Não havia mais salvação. Os espíritos estavam transtornados. As vozes andavam confusas, eram muitas vozes. O professor andava perdido, sem norte. Desse modo, não demorou muito para que uma doença o assolasse: a doença da alma. Assim, em profunda depressão, eis que a sabedoria, sem que soubesse, apareceu pequena para que ambos crescessem juntos. Assim foi, a ‘panaceia’ veio vestida como uma gata. Seu nome? Não poderia ter sido menos do que Sabedoria. Assim foi. Eis a história:
“Maio, de 2012.
 Quando tudo anda perdido, eis que vem um amigo para adotar nossos espíritos e amá-los independente de todas as suas imperfeições. Assim me sinto desde que adotei Sofia, minha gatinha de estimação (que prefiro que seja tratada pelo nome, pois não o pus por obra do acaso). Explico: há tempos ando observando os bichanos.
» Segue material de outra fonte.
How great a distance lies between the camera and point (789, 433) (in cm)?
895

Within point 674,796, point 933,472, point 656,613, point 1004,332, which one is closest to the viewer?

E em uma tardinha, acompanhando um em especial, prestei-me ao seguinte relato: ‘Vi um gato atento no telhado da casa, assim, quietinho, só esperando o momento oportuno para saltar. Sabia que, apesar da longa parada e do cálculo, ele se moveria rápido e de maneira que logo o perderia de vista. Assim, enquanto refletia sobre a habilidade felina em ponderar, pisquei e o felino desapareceu.’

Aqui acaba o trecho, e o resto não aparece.